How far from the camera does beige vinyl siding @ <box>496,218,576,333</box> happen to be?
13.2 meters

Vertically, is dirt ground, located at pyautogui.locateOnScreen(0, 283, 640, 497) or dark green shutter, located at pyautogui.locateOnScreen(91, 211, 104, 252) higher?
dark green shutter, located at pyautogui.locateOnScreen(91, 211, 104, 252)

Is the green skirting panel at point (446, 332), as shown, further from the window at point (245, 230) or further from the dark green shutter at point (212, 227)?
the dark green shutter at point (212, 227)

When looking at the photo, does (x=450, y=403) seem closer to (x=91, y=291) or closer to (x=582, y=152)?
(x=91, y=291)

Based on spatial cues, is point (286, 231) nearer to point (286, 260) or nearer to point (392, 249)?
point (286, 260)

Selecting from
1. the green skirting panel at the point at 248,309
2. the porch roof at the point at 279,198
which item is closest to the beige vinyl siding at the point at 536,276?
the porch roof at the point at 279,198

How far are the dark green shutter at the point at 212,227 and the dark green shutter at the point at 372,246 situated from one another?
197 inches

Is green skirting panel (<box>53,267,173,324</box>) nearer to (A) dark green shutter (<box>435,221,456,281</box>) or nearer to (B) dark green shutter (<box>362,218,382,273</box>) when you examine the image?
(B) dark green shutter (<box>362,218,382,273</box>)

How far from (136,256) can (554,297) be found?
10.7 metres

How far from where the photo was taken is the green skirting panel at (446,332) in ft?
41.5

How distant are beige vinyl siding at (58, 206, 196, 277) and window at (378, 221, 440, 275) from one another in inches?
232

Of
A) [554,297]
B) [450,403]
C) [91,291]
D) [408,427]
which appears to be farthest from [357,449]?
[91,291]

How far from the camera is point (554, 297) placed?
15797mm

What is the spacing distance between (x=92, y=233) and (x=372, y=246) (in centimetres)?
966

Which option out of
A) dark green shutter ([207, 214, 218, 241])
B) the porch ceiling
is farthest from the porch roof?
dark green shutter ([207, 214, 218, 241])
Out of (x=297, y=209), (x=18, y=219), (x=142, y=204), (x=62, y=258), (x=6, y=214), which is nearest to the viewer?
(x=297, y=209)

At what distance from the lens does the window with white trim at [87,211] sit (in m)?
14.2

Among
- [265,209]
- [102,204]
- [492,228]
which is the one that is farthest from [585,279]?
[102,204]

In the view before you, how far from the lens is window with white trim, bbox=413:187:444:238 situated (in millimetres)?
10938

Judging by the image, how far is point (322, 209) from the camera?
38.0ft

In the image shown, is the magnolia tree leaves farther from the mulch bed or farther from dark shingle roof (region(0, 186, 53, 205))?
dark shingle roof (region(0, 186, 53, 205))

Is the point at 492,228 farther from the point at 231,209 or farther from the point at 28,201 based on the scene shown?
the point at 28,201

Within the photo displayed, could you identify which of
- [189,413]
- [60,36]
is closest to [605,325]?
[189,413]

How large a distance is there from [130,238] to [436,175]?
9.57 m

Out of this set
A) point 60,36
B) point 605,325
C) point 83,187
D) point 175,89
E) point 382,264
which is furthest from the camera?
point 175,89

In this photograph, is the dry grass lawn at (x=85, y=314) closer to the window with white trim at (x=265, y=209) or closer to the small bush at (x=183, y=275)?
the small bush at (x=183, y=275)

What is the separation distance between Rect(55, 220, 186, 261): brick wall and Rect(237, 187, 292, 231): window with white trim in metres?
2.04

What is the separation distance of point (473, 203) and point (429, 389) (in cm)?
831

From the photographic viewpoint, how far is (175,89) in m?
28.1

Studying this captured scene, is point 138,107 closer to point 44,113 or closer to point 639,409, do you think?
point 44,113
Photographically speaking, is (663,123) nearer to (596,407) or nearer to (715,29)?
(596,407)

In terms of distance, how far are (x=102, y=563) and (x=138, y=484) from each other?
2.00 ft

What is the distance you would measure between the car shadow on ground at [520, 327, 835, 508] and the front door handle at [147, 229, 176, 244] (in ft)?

--- --- ---

§ Work to do: Copy each line of the data above without altering a single character.

§ Finished exercise:
How far from the camera does beige vinyl siding @ <box>496,218,576,333</box> happen to be?
13.2 meters

Vertically, is dirt ground, located at pyautogui.locateOnScreen(0, 283, 640, 497) or dark green shutter, located at pyautogui.locateOnScreen(91, 211, 104, 252) higher?
dark green shutter, located at pyautogui.locateOnScreen(91, 211, 104, 252)

Is the green skirting panel at point (446, 332), as shown, further from the window at point (245, 230) or further from the dark green shutter at point (212, 227)?
the dark green shutter at point (212, 227)

When looking at the photo, does (x=450, y=403) seem closer to (x=91, y=291) or closer to (x=582, y=152)?
(x=91, y=291)

Based on spatial cues, is point (286, 231) nearer to point (286, 260) or nearer to point (392, 249)?
point (286, 260)

Selecting from
1. the green skirting panel at the point at 248,309
2. the porch roof at the point at 279,198
which item is closest to the beige vinyl siding at the point at 536,276?
the porch roof at the point at 279,198

How far are the dark green shutter at the point at 212,227 and the dark green shutter at the point at 372,246 situated from one another?
197 inches

Is green skirting panel (<box>53,267,173,324</box>) nearer to (A) dark green shutter (<box>435,221,456,281</box>) or nearer to (B) dark green shutter (<box>362,218,382,273</box>) when you examine the image?
(B) dark green shutter (<box>362,218,382,273</box>)

How far from (136,256) can (554,297) be found?
10.7 metres

How far from where the photo was taken is the green skirting panel at (446,332) in ft?
41.5

How distant are beige vinyl siding at (58, 206, 196, 277) and window at (378, 221, 440, 275) from one another in inches?
232

Of
A) [554,297]
B) [450,403]
C) [91,291]
D) [408,427]
which appears to be farthest from [357,449]?
[91,291]

How far from the camera is point (554, 297) placed?
15797mm

What is the spacing distance between (x=92, y=233) and (x=372, y=246) (in centimetres)?
966

Which option out of
A) dark green shutter ([207, 214, 218, 241])
B) the porch ceiling
is farthest from the porch roof?
dark green shutter ([207, 214, 218, 241])
Out of (x=297, y=209), (x=18, y=219), (x=142, y=204), (x=62, y=258), (x=6, y=214), which is nearest to the viewer?
(x=297, y=209)

At what distance from the lens does the window with white trim at [87,211] sit (in m)?
14.2

Among
- [265,209]
- [102,204]
- [492,228]
which is the one that is farthest from [585,279]?
[102,204]

In the view before you, how far from the lens is window with white trim, bbox=413:187:444:238 situated (in millimetres)?
10938

Judging by the image, how far is point (322, 209) from the camera?
38.0ft

In the image shown, is the magnolia tree leaves farther from the mulch bed or farther from dark shingle roof (region(0, 186, 53, 205))?
dark shingle roof (region(0, 186, 53, 205))

Is the point at 492,228 farther from the point at 231,209 or farther from the point at 28,201 based on the scene shown?
the point at 28,201

Within the photo displayed, could you identify which of
- [189,413]
- [60,36]
is closest to [605,325]?
[189,413]

How large a distance is there from [130,238] to [436,175]?
9.57 m

Out of this set
A) point 60,36
B) point 605,325
C) point 83,187
D) point 175,89
E) point 382,264
which is furthest from the camera?
point 175,89

In this photograph, is the dry grass lawn at (x=85, y=314) closer to the window with white trim at (x=265, y=209) or closer to the small bush at (x=183, y=275)?
the small bush at (x=183, y=275)

What is the separation distance between Rect(55, 220, 186, 261): brick wall and Rect(237, 187, 292, 231): window with white trim in metres?
2.04

What is the separation distance of point (473, 203) and point (429, 389) (in cm)?
831

From the photographic viewpoint, how far is (175,89) in m?
28.1

Studying this captured scene, is point 138,107 closer to point 44,113 or closer to point 639,409, do you think?
point 44,113
Photographically speaking, is (663,123) nearer to (596,407) or nearer to (715,29)?
(596,407)

In terms of distance, how far are (x=102, y=563) and (x=138, y=484) from each other?
2.00 ft

What is the distance you would measure between the car shadow on ground at [520, 327, 835, 508] and the front door handle at [147, 229, 176, 244] (in ft)?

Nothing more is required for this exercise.